Or maybe I will talk about the cost of milk. 2 litres €1.29 in Dealz, €1.49 in Dunnes/Tesco, €1.57 in Daybreak, €1.70 in Highfield Meatstores. €2.20 for Dawn, €2.27 for that other one...

No, it's about none of those things (although I have shneaky shneaky talked about them all).

I want to talk about Colman and milk.
Colman, for those of you who don't know him, is my housemate. He is 25, a tourism ambassador for Cork city and generally a really good guy with a few quirks like most people.

One such of these quirks is what the young fella does with milk...
Some context: Colman uses milk in tea. He rarely eats cereal and uses milk for nothing else.

Now, in the fridge it would not be uncommon to find 4-8 litres of milk that are Colman's (he puts a 'C' on the lid) which is mad because all the man uses it for is TEA...

Sometimes it goes off... but we won't go into that.

Other times Colman freezes his milk.

I'll let you read ^ that sentence again, because I understand it will be hard to take in.

Colman FREEZES his milk.
= = = =
**ASSIGNMENT**.
Condense the paragraph above that begins "Colman, for those of you who don't know him" from the text about Colman and milk into a short bulleted list of its main facts.

**GIVEN MATERIAL**.
= = = =
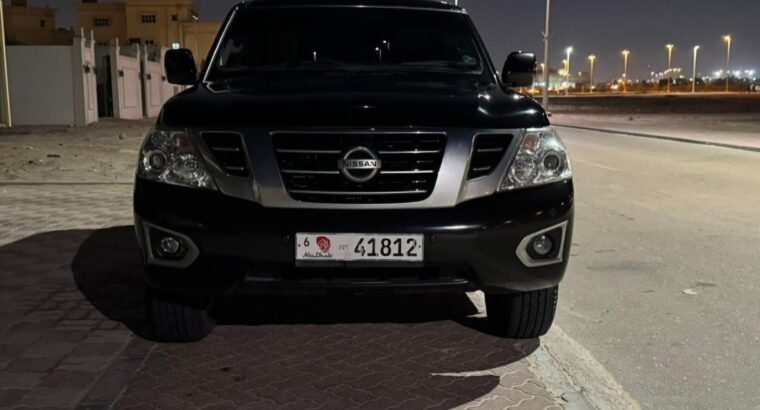 Nissan patrol XE base option 2019 Gcc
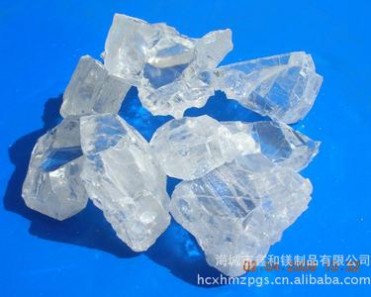 供應98.9%大結晶電熔鎂砂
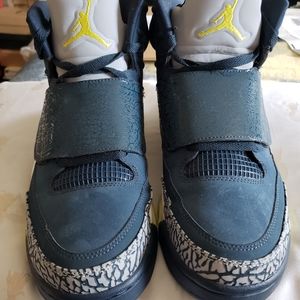 Jordan Son of Mars "Armory Navy"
= = = =
**REPLY TO THE TASK**.
- Colman is the writer's housemate.
- He is 25.
- He is a tourism ambassador for Cork city.
- He is generally a really good guy, with a few quirks like most people.